**SOURCE DOCUMENT:**
++++++++++++++++++++

After deregulatory blitz, FCC scrambles to prevent ISP abuse during pandemic
Under pressure from the Federal Communications Commission, Internet service providers today pledged to waive late fees and keep customers connected when they miss payments due to the coronavirus pandemic. FCC Chairman Ajit Pai announced that many ISPs signed his “Keep Americans Connected Pledge.” But while the pledge prevents disconnections and late fees, Pai was unwilling or unable to convince ISPs to waive data caps during the pandemic.
The full pledge reads as follows:
Given the coronavirus pandemic and its impact on American society, [Company Name] pledges for the next 60 days to:
(1) not terminate service to any residential or small business customers because of their inability to pay their bills due to the disruptions caused by the coronavirus pandemic;
(2) waive any late fees that any residential or small business customers incur because of their economic circumstances related to the coronavirus pandemic; and
(3) open its Wi-Fi hotspots to any American who needs them.
Home-Internet and mobile providers that signed the pledge include Altice, AT&T, CenturyLink, Charter, Comcast, Cox, Frontier, Mediacom, Sprint, T-Mobile, TracFone, US Cellular, Verizon, and Windstream. Dozens of others signed as well (see full list).
“I don’t want any American consumers experiencing hardships because of the pandemic to lose connectivity,” Pai said, while urging all broadband and phone service providers to sign the pledge. ISPs that already signed “are stepping up to the plate and taking critical steps that will make it easier for Americans to stay connected during this pandemic and maintain much-needed social distancing,” he said. Pai spoke with ISPs and industry representatives yesterday in order to secure the pledges.
Pai’s announcement said he “also called on broadband providers to relax their data cap policies in appropriate circumstances.” But the pledge doesn’t include any data-cap promises. AT&T yesterday said it is waiving home-Internet data caps during the pandemic, helping to illustrate a point we’ve made over the years: that monthly data caps and overage charges are for raising profits and do little, if anything, to manage congestion. But Comcast, the biggest home-Internet provider in the US, hasn’t promised to waive data caps during the pandemic.
Pai also asked telephone carriers “to waive long-distance and overage fees in appropriate circumstances,” and said ISPs that serve schools and libraries should “work with them on remote learning opportunities.” Pai added that “all network operators [should] prioritize the connectivity needs of hospitals and healthcare providers.” But those measures are not included in the pledge.

++++++++++++++++++++

**USING THE INFORMATION:**
**A.** According to the article about the FCC's pandemic pledge, for how many days do the signing companies commit to its terms?
**B.** Continue the article about the FCC's pandemic pledge, starting right after its final sentence.

++++++++++++++++++++

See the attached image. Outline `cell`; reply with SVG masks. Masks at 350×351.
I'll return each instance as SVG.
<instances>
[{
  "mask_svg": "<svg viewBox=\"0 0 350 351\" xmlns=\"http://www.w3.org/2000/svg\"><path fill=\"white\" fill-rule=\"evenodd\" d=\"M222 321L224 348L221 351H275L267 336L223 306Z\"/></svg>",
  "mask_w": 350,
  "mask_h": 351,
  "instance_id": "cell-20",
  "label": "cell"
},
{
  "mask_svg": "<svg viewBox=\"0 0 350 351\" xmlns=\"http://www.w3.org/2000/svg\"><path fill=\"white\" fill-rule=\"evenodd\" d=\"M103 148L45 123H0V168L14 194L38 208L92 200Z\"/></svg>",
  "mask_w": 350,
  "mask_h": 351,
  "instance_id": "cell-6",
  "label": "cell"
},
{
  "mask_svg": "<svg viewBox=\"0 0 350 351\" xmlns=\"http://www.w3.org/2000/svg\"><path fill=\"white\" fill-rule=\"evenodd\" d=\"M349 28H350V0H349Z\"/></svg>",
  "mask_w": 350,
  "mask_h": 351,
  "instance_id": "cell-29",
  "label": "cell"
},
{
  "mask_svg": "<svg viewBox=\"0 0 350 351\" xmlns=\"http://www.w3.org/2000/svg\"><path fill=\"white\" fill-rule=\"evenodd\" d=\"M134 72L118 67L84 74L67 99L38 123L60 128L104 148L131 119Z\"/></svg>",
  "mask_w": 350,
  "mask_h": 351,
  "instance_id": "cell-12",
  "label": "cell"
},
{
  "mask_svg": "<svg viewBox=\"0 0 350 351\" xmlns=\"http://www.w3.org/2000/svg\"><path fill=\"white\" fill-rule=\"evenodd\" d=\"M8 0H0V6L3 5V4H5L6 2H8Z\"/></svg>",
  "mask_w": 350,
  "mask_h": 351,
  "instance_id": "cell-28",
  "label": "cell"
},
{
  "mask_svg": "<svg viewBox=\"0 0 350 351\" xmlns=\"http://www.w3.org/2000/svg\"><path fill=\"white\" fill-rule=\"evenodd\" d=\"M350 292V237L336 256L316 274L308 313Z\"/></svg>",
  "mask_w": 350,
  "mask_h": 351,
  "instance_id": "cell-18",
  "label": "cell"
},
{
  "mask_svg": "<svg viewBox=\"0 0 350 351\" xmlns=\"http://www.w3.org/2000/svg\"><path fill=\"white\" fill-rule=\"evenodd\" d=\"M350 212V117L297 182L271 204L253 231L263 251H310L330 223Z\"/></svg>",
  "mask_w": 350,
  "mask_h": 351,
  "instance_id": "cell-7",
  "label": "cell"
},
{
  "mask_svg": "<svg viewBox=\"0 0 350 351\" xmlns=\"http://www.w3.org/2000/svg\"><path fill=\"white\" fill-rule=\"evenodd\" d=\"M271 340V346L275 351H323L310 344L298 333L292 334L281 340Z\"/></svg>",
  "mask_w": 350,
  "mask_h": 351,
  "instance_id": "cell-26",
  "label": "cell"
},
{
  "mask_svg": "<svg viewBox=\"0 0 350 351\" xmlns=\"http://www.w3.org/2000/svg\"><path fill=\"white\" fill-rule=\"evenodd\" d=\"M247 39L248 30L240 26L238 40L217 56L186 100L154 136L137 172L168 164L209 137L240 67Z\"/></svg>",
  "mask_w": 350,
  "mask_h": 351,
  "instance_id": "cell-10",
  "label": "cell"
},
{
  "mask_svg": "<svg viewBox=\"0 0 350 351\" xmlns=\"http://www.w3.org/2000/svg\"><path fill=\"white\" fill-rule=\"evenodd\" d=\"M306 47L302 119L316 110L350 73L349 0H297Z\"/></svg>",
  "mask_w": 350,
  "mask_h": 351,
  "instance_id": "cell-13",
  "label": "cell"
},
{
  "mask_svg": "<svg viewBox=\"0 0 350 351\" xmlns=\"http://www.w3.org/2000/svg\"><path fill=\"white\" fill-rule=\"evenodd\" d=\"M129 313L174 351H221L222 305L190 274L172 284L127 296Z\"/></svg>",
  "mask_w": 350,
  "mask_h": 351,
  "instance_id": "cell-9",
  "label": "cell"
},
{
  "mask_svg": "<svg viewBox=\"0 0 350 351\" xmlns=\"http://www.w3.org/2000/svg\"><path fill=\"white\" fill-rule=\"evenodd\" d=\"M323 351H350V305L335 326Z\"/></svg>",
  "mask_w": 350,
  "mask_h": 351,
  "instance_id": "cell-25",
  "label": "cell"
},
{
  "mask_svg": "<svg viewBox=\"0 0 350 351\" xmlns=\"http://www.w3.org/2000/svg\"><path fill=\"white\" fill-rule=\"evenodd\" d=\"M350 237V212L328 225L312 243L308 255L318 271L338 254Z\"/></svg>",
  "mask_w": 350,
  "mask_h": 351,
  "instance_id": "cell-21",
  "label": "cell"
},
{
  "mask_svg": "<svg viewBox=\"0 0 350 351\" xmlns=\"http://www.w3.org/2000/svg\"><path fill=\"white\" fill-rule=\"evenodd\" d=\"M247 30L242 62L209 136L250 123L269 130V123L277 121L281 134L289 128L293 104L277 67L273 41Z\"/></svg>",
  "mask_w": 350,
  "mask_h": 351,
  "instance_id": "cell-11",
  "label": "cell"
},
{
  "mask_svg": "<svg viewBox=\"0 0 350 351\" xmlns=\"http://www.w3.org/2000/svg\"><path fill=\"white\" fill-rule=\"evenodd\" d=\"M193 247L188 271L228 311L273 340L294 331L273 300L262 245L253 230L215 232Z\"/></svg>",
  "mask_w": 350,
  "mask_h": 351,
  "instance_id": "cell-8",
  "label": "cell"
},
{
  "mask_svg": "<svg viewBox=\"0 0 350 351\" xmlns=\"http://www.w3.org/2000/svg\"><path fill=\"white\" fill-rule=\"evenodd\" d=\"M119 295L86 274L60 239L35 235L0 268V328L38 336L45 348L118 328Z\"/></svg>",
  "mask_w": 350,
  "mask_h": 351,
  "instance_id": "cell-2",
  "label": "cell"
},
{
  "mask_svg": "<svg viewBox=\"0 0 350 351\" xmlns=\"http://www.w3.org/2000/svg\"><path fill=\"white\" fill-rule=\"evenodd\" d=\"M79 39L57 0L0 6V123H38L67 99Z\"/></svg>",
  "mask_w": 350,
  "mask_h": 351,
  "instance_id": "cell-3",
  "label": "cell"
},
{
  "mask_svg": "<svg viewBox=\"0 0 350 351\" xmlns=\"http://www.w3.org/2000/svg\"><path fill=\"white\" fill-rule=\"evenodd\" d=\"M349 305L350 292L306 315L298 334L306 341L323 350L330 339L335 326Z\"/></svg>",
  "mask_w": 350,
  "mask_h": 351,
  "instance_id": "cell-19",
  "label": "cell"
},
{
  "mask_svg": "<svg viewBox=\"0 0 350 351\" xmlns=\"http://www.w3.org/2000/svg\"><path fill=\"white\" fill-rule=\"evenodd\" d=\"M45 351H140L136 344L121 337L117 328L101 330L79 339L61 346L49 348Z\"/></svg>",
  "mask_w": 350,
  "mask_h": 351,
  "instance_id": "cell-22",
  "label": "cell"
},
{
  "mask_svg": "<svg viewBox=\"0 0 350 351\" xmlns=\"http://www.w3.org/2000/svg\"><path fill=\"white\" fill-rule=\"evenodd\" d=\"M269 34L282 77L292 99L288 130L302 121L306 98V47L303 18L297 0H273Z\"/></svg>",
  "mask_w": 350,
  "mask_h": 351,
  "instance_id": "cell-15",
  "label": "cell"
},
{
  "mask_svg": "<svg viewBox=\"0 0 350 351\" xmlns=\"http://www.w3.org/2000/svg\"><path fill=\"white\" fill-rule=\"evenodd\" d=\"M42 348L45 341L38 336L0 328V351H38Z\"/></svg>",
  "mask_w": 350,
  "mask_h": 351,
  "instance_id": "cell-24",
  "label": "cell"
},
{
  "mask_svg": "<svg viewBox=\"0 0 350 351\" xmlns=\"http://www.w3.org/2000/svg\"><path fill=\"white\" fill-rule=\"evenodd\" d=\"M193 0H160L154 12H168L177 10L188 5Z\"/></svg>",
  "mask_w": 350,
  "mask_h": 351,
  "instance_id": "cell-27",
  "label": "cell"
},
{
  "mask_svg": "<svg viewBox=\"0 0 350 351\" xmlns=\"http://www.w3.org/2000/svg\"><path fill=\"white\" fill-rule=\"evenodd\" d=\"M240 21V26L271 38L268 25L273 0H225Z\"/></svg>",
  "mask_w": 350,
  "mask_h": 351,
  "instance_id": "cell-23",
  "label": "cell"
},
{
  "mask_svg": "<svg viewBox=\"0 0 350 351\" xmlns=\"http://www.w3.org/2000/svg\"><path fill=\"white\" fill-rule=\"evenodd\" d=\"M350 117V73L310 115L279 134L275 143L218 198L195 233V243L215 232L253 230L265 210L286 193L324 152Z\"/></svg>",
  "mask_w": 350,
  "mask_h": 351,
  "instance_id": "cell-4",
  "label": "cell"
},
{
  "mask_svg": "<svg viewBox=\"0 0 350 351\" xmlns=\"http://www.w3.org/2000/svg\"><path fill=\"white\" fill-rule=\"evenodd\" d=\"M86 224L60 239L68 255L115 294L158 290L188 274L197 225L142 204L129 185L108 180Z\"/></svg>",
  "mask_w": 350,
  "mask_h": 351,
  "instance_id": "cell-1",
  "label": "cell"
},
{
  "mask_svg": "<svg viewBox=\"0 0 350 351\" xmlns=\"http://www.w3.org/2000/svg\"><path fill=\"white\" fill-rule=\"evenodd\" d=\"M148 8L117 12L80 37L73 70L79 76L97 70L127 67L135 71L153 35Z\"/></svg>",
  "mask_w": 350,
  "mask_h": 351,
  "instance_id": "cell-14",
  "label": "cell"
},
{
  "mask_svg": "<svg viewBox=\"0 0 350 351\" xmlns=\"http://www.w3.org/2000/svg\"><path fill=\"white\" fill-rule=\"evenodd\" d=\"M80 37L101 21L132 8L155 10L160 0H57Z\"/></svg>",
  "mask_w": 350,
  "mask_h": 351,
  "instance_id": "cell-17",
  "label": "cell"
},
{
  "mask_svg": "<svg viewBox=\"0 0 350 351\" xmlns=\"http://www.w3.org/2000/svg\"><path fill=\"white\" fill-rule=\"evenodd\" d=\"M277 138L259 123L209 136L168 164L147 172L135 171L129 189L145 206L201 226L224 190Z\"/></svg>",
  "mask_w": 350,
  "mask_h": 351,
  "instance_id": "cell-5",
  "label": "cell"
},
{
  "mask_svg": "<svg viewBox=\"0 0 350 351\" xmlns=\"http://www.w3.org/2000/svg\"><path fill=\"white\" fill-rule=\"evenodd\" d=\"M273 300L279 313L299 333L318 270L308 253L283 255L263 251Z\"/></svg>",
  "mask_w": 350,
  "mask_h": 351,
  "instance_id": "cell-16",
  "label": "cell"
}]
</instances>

++++++++++++++++++++

**SOLVED PROBLEMS:**
**A.** 60 days.

**B.**
Led by Pai, the Republican-majority Federal Communications Commission gave up its authority to restrict data caps and other anti-consumer practices in late 2017 when it repealed net neutrality rules and deregulated the broadband industry. That vote also eliminated requirements for ISPs to be more transparent with customers about hidden fees and the consequences of exceeding data caps, and it lifted a ban on “unjust or unreasonable discrimination” in broadband rates, practices, and services. Stripping away these regulations made it harder for the FCC to guarantee affordable broadband.
Most of Pai’s other major initiatives as chairman have also focused on deregulation, including changes that made it easier for ISPs to turn off old copper networks without any replacement other than mobile service, which is often poor in rural areas.
Today’s FCC action not enough, some say
FCC Commissioner Jessica Rosenworcel, a Democrat, called the pledge “a welcome first step” but said that “data caps and overage fees… need to be lifted and eliminated.” Rosenworcel’s statement also said that ISP pledges and FCC programs should be adjusted so that “even more Americans can get online during this crisis at little or no cost.”
Harold Feld, an attorney and telecom-industry expert who is senior VP of consumer-advocacy group Public Knowledge, praised industry action such as AT&T suspending home data caps and Comcast boosting its low-income service. But Feld also wrote that “this is no substitute for real action and leadership at policy level.”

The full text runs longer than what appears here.